◆ **Tasks for this exercise**:
- 1) Summarize the article on the opera Ulysse et Pénélope in two sentences.
- 2) For each statement below, answer yes or no according to the article on Ulysse et Pénélope, and quote the words that decide it.
(a) The opera was first performed in 1703.
(b) The opera is structured in three acts.
(c) Circe succeeds in keeping Ulysses and Penelope apart.
- 3) Copy out the passage of the article on Ulysse et Pénélope that begins at the words "Ulysse or Ulysse" and stops after "and five acts.".

◆ **Text provided**:
= Ulysse et Pénélope =

Opera by Jean-Féry Rebel

Ulysse or Ulysse et Pénélope (Ulysses or Ulysses and Penelope) is an opera by the French composer Jean-Féry Rebel, with a libretto by Henry Guichard. The story is based on a poetic reinterpretation of Homer's epic poem, Odyssey.

It was first performed at the Académie Royale de Musique (the Paris Opéra) on 21 January 1703. It takes the form of a tragédie en musique in a prologue and five acts.

== Plot ==
The opera begins with a prologue with a mandatory adoration of the king which, at the time of the opera, was Louis XIV. The formal opera begins in Ulysses's garden within his palace. His queen, Penelope, waits for his return from Troy. Her suitor, Urilas, on the other hand, cries at her inability to gain the king's attention. Meanwhile, a witch named Circe vows to bewitch Penelope into committing infidelity in order to steal away Ulysses from her. Through several different attempts, with Godly intervention, Ulysses and Penelope reunite, and Circe's plot is thwarted.

◆ **Rows**:
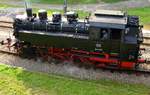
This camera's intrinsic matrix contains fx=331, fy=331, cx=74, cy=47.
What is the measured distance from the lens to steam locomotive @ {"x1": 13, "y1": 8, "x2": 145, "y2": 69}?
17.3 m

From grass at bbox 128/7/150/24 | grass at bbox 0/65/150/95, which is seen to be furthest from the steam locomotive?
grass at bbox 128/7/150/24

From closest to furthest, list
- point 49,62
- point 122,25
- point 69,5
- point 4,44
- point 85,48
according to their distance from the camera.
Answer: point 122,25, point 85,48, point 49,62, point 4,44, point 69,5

--

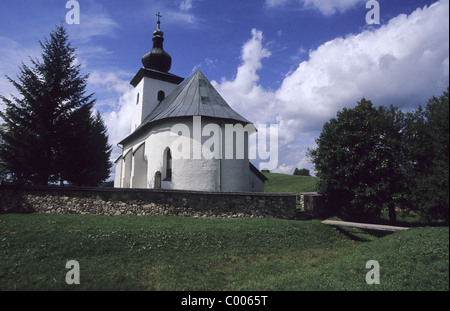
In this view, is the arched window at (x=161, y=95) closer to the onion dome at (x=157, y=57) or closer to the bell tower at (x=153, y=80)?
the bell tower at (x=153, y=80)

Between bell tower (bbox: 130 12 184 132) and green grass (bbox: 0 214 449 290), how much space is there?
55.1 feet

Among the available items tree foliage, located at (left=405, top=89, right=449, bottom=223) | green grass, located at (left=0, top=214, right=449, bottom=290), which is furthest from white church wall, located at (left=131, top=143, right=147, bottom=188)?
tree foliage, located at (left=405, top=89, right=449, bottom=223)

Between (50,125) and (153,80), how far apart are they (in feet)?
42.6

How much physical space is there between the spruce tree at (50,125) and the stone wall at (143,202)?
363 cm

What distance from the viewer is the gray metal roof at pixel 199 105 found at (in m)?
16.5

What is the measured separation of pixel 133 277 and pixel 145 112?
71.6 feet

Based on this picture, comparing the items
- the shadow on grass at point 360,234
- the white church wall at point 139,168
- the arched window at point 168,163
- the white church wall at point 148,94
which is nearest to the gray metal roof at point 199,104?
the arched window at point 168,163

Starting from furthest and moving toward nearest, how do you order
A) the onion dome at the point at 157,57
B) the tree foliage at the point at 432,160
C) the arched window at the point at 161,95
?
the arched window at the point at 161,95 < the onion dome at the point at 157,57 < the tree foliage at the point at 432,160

* * *

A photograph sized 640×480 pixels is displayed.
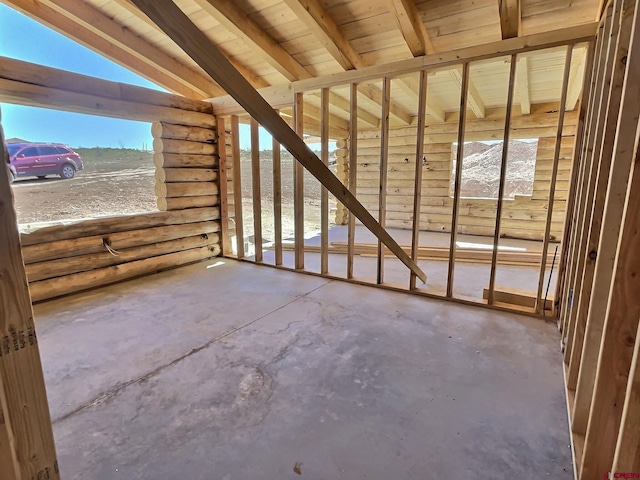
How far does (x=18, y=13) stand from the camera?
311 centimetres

◆ **Exercise results**:
- 1) Ulysse et Pénélope is an opera by the French composer Jean-Féry Rebel with a libretto by Henry Guichard, based on a poetic reinterpretation of Homer's Odyssey. It was first performed at the Académie Royale de Musique on 21 January 1703 as a tragédie en musique in a prologue and five acts, and its plot follows Penelope waiting for Ulysses to return from Troy while the witch Circe schemes against her, until the couple reunite and Circe's plot is thwarted.

- 2)
(a) Yes: "on 21 January 1703"
(b) No: "in a prologue and five acts"
(c) No: "Ulysses and Penelope reunite, and Circe's plot is thwarted"

- 3)
Ulysse or Ulysse et Pénélope (Ulysses or Ulysses and Penelope) is an opera by the French composer Jean-Féry Rebel, with a libretto by Henry Guichard. The story is based on a poetic reinterpretation of Homer's epic poem, Odyssey.

It was first performed at the Académie Royale de Musique (the Paris Opéra) on 21 January 1703. It takes the form of a tragédie en musique in a prologue and five acts.